Kai Havertz mit dem Henkelpott

Porto/Köln – Als die größte Nacht im noch jungen Fußballerleben des Kai Havertz in Porto ihrem Höhepunkt zustrebte, fand er sich vor einer TV-Kamera im Klammergriff des spanischen Kollegen César Azpilicueta wieder. Der Deutsche hatte nach dem 1:0-Sieg über Manchester City – Torschütze: Kai Havertz – gerade seiner Familie, seiner Freundin und allen Weggefährten gedankt, als ihn der Kapitän des FC Chelsea von der Seite ansprang. „Er hat uns den Champions-League-Sieg geschenkt“, krächzte Azpilicueta in bestem Hispano-Englisch, „er wird ein Superstar, nein: Er ist es schon. Er hat eine top Mentalität und rennt wie ein Verrückter. Er hat das verdient.“

Havertz hatte mehr Mühe, seine Gefühle in Worte zu fassen. Immerhin gelang ihm noch der Satz: „Das ist der Lohn für 15 Jahre harte Arbeit.“ Normalerweise geben große Sportler auf dem Höhepunkt ihrer Karriere solche Erklärungen ab.
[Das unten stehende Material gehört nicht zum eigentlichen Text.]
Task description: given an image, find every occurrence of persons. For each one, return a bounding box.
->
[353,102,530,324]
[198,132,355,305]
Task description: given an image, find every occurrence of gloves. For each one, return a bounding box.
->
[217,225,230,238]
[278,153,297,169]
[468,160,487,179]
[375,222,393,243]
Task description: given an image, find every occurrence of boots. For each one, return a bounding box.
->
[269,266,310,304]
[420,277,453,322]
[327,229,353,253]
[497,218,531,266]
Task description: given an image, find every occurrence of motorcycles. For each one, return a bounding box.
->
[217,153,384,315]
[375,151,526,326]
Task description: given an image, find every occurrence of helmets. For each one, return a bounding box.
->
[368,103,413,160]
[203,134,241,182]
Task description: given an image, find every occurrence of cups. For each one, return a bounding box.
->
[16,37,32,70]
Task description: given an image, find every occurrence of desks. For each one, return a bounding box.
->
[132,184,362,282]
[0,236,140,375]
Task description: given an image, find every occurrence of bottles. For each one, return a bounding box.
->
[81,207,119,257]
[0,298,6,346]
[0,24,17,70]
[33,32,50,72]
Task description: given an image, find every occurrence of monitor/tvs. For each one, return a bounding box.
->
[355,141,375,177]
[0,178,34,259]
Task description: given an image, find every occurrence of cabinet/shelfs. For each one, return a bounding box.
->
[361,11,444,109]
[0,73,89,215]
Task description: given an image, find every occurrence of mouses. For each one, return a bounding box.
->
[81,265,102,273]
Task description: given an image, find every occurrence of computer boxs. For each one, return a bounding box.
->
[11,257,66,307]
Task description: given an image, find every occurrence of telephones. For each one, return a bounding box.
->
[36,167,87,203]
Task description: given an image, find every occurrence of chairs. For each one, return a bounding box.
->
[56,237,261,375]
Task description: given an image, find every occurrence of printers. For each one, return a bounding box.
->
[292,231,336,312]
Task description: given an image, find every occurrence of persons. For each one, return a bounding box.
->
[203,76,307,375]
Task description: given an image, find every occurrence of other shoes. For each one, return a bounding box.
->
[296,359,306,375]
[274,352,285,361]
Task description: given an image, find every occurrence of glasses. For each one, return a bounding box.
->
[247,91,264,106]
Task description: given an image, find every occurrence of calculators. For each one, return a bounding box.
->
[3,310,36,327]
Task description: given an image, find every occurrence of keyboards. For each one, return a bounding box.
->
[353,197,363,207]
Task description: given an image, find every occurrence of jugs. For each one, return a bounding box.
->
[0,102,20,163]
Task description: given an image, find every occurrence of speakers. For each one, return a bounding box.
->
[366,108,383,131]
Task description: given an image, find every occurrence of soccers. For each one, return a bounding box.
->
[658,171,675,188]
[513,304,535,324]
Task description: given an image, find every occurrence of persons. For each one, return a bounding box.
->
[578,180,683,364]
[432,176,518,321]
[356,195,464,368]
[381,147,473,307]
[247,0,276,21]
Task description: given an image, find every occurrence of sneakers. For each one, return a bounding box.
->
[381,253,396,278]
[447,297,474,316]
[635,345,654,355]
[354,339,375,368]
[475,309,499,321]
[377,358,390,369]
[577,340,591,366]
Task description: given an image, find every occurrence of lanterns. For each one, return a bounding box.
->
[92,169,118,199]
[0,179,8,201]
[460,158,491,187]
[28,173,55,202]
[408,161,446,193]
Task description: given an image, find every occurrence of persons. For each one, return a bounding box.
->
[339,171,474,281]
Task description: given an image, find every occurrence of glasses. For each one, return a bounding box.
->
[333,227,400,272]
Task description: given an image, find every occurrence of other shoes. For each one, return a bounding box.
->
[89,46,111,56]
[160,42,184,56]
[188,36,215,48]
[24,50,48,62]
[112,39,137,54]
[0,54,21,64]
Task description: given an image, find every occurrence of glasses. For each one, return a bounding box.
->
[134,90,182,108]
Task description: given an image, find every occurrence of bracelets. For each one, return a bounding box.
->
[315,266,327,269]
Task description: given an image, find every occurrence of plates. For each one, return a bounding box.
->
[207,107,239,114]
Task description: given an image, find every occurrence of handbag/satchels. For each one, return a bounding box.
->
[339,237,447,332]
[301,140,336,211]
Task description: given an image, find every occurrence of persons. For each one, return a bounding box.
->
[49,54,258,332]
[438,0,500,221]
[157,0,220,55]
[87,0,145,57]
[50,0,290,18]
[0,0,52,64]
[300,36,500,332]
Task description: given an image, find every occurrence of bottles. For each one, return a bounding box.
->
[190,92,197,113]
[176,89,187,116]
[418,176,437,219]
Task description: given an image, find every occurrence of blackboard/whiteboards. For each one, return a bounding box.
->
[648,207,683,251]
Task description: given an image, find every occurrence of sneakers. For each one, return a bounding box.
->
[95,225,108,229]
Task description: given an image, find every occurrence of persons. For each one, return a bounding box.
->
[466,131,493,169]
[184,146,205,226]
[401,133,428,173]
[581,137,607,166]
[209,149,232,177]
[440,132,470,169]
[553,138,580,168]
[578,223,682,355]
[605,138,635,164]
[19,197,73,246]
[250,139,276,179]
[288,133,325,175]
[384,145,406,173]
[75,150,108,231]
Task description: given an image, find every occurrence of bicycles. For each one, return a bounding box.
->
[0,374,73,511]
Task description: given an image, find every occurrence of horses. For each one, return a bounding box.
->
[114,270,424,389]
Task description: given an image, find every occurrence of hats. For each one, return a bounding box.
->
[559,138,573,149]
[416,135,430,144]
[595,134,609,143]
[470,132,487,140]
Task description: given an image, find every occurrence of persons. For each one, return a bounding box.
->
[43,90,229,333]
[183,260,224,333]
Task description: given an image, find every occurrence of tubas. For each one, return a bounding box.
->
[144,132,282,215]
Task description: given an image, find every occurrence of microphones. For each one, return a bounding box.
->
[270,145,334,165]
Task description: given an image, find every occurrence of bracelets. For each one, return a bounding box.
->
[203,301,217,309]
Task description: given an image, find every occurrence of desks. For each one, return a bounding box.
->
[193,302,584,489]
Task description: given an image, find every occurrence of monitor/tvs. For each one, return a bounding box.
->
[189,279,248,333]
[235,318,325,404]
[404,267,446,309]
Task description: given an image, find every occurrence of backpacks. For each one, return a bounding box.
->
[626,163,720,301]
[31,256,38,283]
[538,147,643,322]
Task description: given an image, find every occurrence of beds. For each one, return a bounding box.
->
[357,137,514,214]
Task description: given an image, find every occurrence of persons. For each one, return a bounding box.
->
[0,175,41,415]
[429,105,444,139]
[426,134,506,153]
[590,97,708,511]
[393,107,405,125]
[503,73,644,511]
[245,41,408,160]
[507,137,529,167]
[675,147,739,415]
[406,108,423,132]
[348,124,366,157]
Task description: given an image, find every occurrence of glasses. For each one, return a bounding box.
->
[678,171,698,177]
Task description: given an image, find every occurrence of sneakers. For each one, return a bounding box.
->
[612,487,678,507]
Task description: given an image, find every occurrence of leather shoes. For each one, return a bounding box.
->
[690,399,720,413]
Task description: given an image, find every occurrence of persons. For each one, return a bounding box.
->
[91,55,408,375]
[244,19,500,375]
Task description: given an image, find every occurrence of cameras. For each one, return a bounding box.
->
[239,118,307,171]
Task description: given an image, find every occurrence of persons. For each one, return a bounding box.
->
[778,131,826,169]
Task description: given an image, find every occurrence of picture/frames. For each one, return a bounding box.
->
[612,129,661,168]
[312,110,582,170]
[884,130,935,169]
Kai Havertz ist jedoch 21. Das hieße, dass er bereits im Alter von sechs Jahren damit begonnen hatte, der Siegtorschütze im wichtigsten Spiel des Klubfußballs zu werden. Das klingt ungewöhnlich, trifft die Sache bei ihm allerdings ziemlich exakt. Kai Havertz ist ein durch und durch ungewöhnlicher Profi. Und es braucht die richtige Sicht auf den Fußball, um das zu erkennen.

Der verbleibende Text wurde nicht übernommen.